__Short problem__: Print every item below verbatim, leaving out the pictures.

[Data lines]
=====
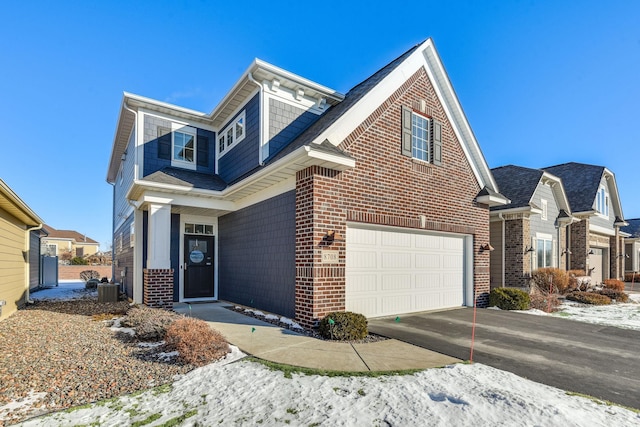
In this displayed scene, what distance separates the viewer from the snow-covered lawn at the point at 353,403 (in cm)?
329

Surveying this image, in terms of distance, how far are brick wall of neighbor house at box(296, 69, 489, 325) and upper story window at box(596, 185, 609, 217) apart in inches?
590

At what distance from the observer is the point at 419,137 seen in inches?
382

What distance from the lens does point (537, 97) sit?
13039mm

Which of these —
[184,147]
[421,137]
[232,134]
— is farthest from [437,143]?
[184,147]

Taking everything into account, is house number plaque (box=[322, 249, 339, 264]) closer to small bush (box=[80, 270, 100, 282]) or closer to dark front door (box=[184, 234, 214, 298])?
dark front door (box=[184, 234, 214, 298])

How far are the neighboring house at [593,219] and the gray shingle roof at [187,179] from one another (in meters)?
19.4

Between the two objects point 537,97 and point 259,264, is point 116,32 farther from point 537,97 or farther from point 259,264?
point 537,97

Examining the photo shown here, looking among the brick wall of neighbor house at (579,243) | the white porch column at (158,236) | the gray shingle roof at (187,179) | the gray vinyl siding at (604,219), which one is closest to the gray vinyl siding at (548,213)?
the brick wall of neighbor house at (579,243)

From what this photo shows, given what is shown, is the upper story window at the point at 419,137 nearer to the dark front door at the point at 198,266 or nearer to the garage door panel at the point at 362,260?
the garage door panel at the point at 362,260

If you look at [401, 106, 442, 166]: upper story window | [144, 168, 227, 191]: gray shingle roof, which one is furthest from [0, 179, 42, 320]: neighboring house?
[401, 106, 442, 166]: upper story window

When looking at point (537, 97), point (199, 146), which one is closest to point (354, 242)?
point (199, 146)

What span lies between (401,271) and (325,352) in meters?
4.12

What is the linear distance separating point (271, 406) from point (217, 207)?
7.91 m

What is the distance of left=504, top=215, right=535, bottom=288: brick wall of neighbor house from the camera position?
46.8ft
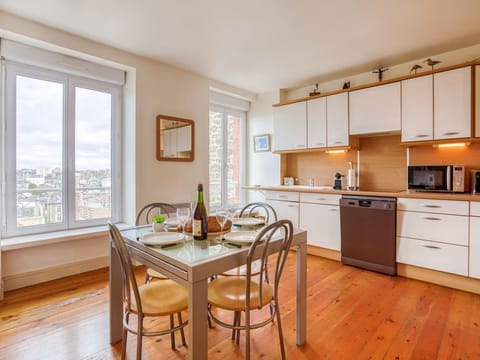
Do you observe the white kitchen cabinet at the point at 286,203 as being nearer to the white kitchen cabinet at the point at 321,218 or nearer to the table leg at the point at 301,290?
the white kitchen cabinet at the point at 321,218

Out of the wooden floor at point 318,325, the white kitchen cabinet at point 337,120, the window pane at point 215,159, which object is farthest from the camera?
the window pane at point 215,159

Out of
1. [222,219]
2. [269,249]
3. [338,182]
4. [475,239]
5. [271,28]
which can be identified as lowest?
[475,239]

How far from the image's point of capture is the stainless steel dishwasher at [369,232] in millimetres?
2941

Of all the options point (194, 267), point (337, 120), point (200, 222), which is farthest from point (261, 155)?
point (194, 267)

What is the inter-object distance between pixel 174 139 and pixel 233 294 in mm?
2557

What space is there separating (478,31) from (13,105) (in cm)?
462

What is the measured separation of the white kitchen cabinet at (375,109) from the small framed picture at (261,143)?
5.04 ft

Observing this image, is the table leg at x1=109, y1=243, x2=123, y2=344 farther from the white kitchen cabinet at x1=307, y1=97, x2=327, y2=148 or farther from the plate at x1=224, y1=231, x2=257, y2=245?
the white kitchen cabinet at x1=307, y1=97, x2=327, y2=148

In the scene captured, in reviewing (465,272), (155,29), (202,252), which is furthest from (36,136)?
(465,272)

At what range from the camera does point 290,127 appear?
4.16 metres

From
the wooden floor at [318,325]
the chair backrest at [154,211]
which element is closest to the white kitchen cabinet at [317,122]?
the wooden floor at [318,325]

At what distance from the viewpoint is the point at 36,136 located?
2.82 metres

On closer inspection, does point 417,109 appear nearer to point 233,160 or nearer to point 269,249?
point 269,249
=====
__Complete response__:
In this displayed scene, what distance separates the viewer from the snow-covered lawn at the point at 353,403 (in cm)?
329

Surveying this image, in terms of distance, how far are brick wall of neighbor house at box(296, 69, 489, 325) and upper story window at box(596, 185, 609, 217) apart in inches?
590

At what distance from the observer is the point at 419,137 seen in inches?
382

What distance from the lens does point (537, 97) sit?
13039mm

Which of these —
[184,147]
[421,137]
[232,134]
— is farthest from [437,143]?
[184,147]

Taking everything into account, is house number plaque (box=[322, 249, 339, 264]) closer to small bush (box=[80, 270, 100, 282]) or closer to dark front door (box=[184, 234, 214, 298])?
dark front door (box=[184, 234, 214, 298])

How far are the neighboring house at [593,219] and the gray shingle roof at [187,179] from one another (in meters)?
19.4

Between the two objects point 537,97 and point 259,264, is point 116,32 farther from point 537,97 or farther from point 259,264?
point 537,97

Examining the photo shown here, looking among the brick wall of neighbor house at (579,243) | the white porch column at (158,236) | the gray shingle roof at (187,179) | the gray vinyl siding at (604,219), which one is closest to the gray vinyl siding at (548,213)?
the brick wall of neighbor house at (579,243)

From what this photo shows, given what is shown, is the upper story window at the point at 419,137 nearer to the dark front door at the point at 198,266 or nearer to the garage door panel at the point at 362,260?
the garage door panel at the point at 362,260

If you look at [401, 106, 442, 166]: upper story window | [144, 168, 227, 191]: gray shingle roof, which one is furthest from [0, 179, 42, 320]: neighboring house?
[401, 106, 442, 166]: upper story window

When looking at point (537, 97), point (199, 146), which one is closest to point (354, 242)?
point (199, 146)

What span lies between (401,271) and (325,352) in meters?
4.12

What is the linear distance separating point (271, 406) from point (217, 207)?
7.91 m

What is the distance of left=504, top=215, right=535, bottom=288: brick wall of neighbor house from the camera position?
46.8ft
Do you observe the white kitchen cabinet at the point at 286,203 as being nearer to the white kitchen cabinet at the point at 321,218 or nearer to the table leg at the point at 301,290?
the white kitchen cabinet at the point at 321,218

Out of the wooden floor at point 318,325, the white kitchen cabinet at point 337,120, the window pane at point 215,159, which object is farthest from the camera?
the window pane at point 215,159

Out of
1. [222,219]
2. [269,249]
3. [338,182]
4. [475,239]
5. [271,28]
which can be identified as lowest?
[475,239]

How far from the image's point of capture is the stainless steel dishwasher at [369,232] in millimetres?
2941

Of all the options point (194, 267), point (337, 120), point (200, 222), which is farthest from point (261, 155)?
point (194, 267)

What is the inter-object distance between pixel 174 139 and pixel 233 294 in mm?
2557

What space is there separating (478,31) from (13,105) (in cm)?
462

What is the measured separation of the white kitchen cabinet at (375,109) from the small framed picture at (261,143)?
5.04 ft

Observing this image, is the table leg at x1=109, y1=243, x2=123, y2=344 farther from the white kitchen cabinet at x1=307, y1=97, x2=327, y2=148 or farther from the plate at x1=224, y1=231, x2=257, y2=245?
the white kitchen cabinet at x1=307, y1=97, x2=327, y2=148

In the scene captured, in reviewing (465,272), (155,29), (202,252), which is furthest from (36,136)?
(465,272)

At what range from the camera does point 290,127 appear?
4.16 metres

From
the wooden floor at [318,325]
the chair backrest at [154,211]
which element is closest to the white kitchen cabinet at [317,122]?
the wooden floor at [318,325]

At what distance from the viewpoint is the point at 36,136 located?
2.82 metres

On closer inspection, does point 417,109 appear nearer to point 233,160 or nearer to point 269,249?
point 269,249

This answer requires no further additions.